The significance of AHR in rodents and the best way to determine it has been debated (Finkelman, 2008
). There are considerable differences between murine and human lung structure, and it is impossible to characterize maximal voluntary inhalations and exhalations in rodents (these are used to measure airway responsiveness in people). Noninvasive techniques performed with awake mice, such as barometric plethysmography, avoid changes in airway physiology that are induced by anesthesia and intubation but are indirect and can be influenced by upper airway inflammation and factors other than airway diameter and distensibility. Invasive techniques allow more direct measurement of airway characteristics, but the results they provide may be distorted by instrumentation and the use of anesthetics and paralytics. We approached the issues raised by these considerations by using three different techniques to measure responsiveness to cholinergic stimulation. Despite their differences, each technique demonstrated that exogenous and endogenously produced IL-4/IL-13 induce AHR in mice that express IL-4Rα only on smooth muscle cells but not in fully IL-4Rα–deficient mice.
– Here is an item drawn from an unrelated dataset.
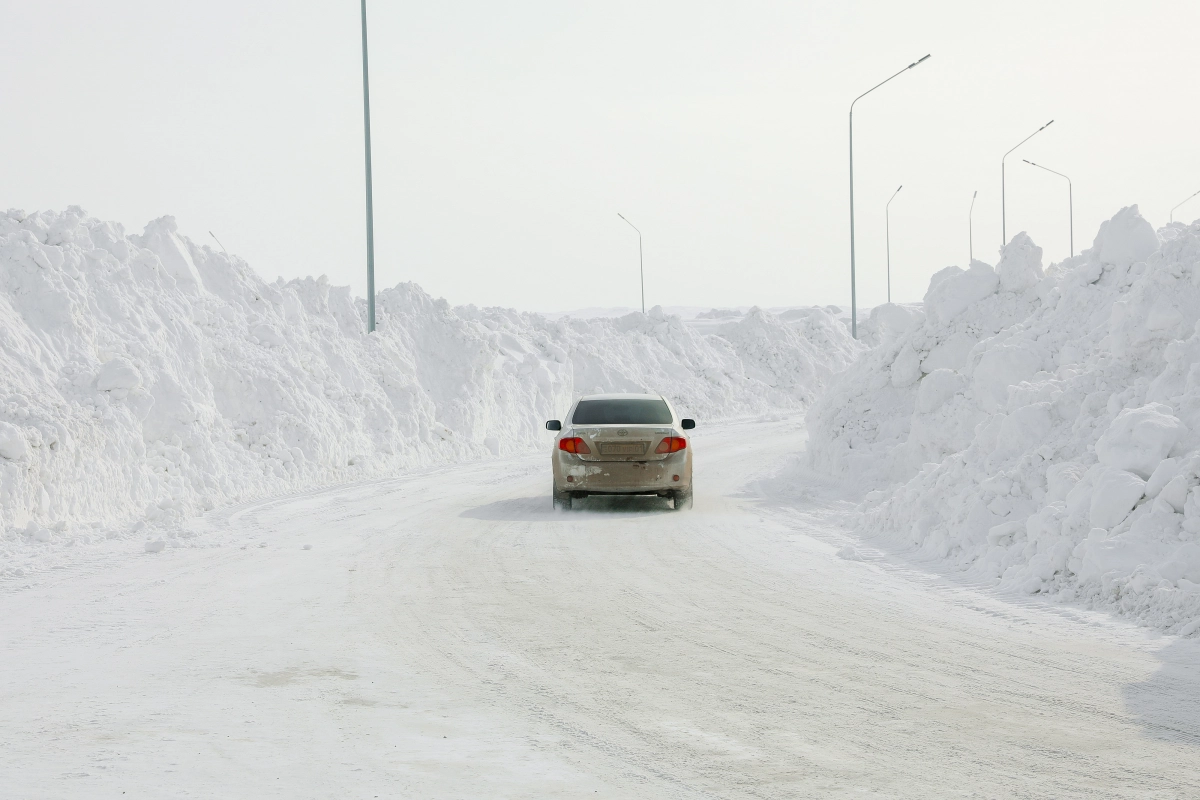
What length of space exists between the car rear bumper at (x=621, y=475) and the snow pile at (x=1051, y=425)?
8.62 feet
This still leaves open the issue of whether our results with mouse models are applicable to human asthma. Although it is impossible to resolve this issue without performing human studies that are unethical and probably technically impossible, similar in vitro observations made with IL-4/IL-13–stimulated rodent and human smooth muscle cells (Shore, 2004a
) make it seem likely that the in vivo mouse observations will also extend to humans. Indeed, the much greater airway diameter in humans than in mice and the development of considerable smooth muscle hyperplasia by human asthmatics (Ebina et al., 1993
) but not by mice in our study make it likely that effects of IL-4/IL-13 on smooth muscle contribute more to AHR in human asthma than in our mouse models. In this regard, our model in which AHR depends directly on IL-4/IL-13 effects on smooth muscle should be useful for evaluating potential therapeutics for human asthma.
Two other issues raised by our observations remain unresolved and are attractive subjects for future study. First, why do IL-4 and IL-13 differ in their relative effects on airway responsiveness in IL-4Rα+/−
mice? One possible explanation is that IL-4 but not IL-13 stimulates NK and T cells to produce IFN-γ and IL-10 (Finkelman et al., 2005
; Morris et al., 2006
; unpublished data), cytokines which can suppress airway responsiveness. Failure of IL-4 to induce these cytokines in IL-4Rα−/−
mice might account for the greater IL-4 stimulation of AHR in IL-4Rα−/−
mice than IL-4Rα+/−
or wild-type mice. The failure of IL-13 to induce IFN-γ or IL-10 expression would account for the greater effect of IL-13 on AHR in wild-type mice, in which it directly affects epithelial and inflammatory cells, than on IL-4Rα−/−
mice, in which it only directly affects smooth muscle.
Second, do IL-4/IL-13 effects on smooth muscle and epithelial cells totally account for AHR induction by these cytokines, or might effects of these cytokines on other non–bone marrow–derived cell types (neurons, fibroblasts, and vascular endothelium) also contribute? Mice that express a floxed IL-4Rα gene and both smooth muscle– and epithelial cell–specific Cre are currently being bred to address this question.